Le compte à rebours est amorcé pour la chaîne HMV, apprenait-on vendredi. D'ici le 30 avril, les 102 magasins canadiens mettront la clé sous la porte. Même si plusieurs se doutaient que cette annonce viendrait tôt au tard, des inconditionnels de HMV ne pouvaient cacher leur déception, samedi, à la succursale du centre commercial Fleur de Lys, à Québec.

« Ça me fait vraiment mal au coeur parce qu'on ne sait pas vers où se tourner », lance Jake Winchester, un amateur de musique metalcore.

« Je me retiens de ne pas pleurer parce que c'est là que j'ai trouvé mes films, mes séries préférées, mes chandails préférés de groupes et de jeux vidéo », explique-t-il.

Son amie, Annastasia Mastoropoulos, se dit aussi touchée par la fermeture imminente de son magasin de musique préféré.

Ça me fait de la peine parce que c'est un magasin où je voulais venir travailler. C'était mon rêve de venir travailler ici.

Annastasia Mastoropoulos, cliente

Au-delà de leur attachement à la chaîne, des clients disent que l’expertise des employés leur manquera, tout comme la vaste offre de musique sur les rayons.

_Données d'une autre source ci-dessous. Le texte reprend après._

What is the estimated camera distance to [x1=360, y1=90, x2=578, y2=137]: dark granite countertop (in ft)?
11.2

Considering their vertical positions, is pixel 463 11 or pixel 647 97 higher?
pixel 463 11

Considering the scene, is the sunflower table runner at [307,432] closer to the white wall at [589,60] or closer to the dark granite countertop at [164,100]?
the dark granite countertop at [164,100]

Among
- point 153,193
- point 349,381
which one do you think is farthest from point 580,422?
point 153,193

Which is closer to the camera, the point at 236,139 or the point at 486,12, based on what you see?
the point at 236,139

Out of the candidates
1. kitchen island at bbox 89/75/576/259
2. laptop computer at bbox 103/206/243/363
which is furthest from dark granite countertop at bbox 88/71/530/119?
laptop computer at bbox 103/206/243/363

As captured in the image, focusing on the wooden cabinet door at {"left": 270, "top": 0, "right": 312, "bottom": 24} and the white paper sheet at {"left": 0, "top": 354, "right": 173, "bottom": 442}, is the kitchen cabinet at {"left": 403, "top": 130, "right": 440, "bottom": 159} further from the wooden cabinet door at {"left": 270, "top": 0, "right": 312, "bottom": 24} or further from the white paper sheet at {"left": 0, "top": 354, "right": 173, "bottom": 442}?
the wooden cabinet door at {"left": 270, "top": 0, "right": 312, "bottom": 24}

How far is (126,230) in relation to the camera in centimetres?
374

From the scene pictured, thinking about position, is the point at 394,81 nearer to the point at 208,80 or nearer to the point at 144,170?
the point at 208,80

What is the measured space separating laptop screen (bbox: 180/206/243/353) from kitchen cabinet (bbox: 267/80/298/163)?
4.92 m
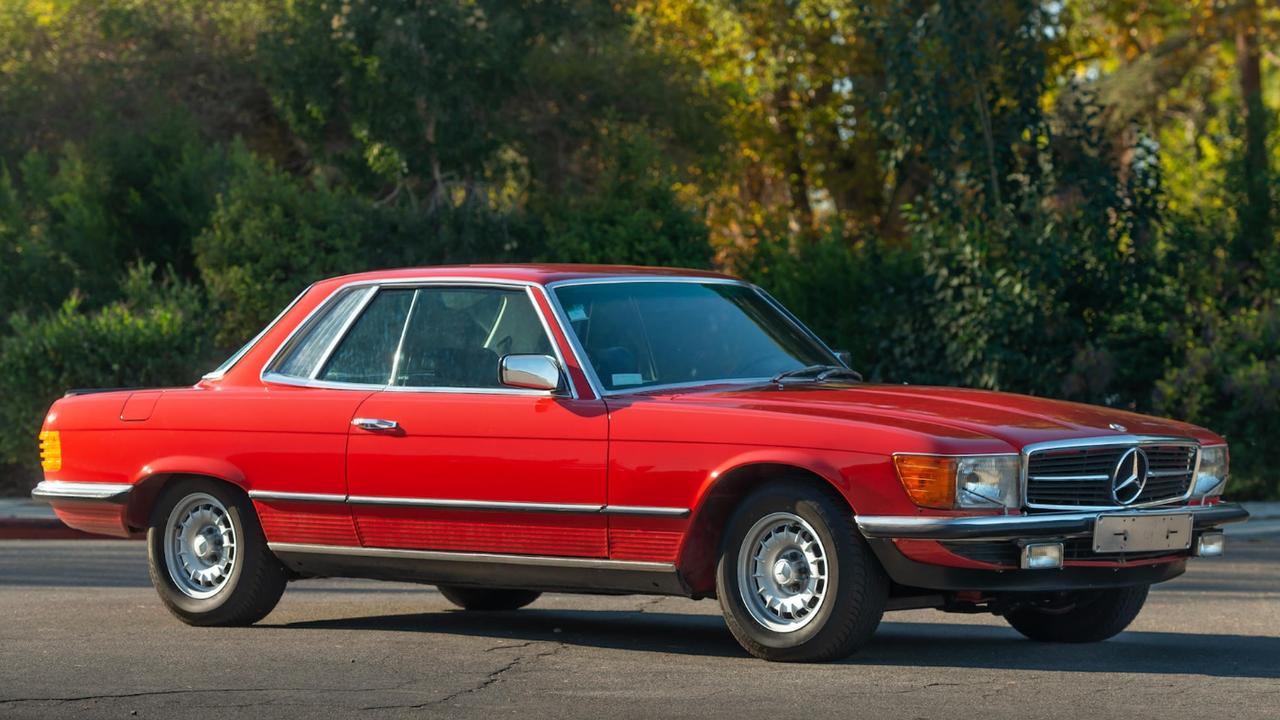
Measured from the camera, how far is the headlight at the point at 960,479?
7004mm

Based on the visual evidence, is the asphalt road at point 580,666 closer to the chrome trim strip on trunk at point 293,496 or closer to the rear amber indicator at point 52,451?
the chrome trim strip on trunk at point 293,496

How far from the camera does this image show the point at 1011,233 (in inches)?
744

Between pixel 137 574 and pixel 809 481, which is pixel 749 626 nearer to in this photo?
pixel 809 481

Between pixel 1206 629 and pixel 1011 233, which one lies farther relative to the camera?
pixel 1011 233

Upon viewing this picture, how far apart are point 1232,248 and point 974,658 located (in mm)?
12230

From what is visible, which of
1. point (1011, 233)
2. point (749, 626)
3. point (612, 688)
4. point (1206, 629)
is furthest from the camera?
point (1011, 233)

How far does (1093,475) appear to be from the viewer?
7332mm

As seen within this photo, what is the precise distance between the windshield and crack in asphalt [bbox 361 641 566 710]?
114 cm

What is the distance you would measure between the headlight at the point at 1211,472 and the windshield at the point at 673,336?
1731mm

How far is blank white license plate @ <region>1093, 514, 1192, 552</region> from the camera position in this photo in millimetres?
7242

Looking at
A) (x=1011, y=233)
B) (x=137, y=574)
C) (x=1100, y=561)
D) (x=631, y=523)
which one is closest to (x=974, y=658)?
(x=1100, y=561)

« C'est un service que je n'aurai plus à l'avenir. C'est plate un peu », affirme Raphaël Talbot, un client de longue date.

Une industrie bouleversée

Si certains disent qu'ils chercheront conseil auprès des disquaires indépendants, Raphaël Talbot affirme qu’il se tournera désormais vers l’achat en ligne.

Depuis un certain temps, il appréhendait la fermeture des magasins HMV en raison des changements qui bouleversent l’industrie musicale.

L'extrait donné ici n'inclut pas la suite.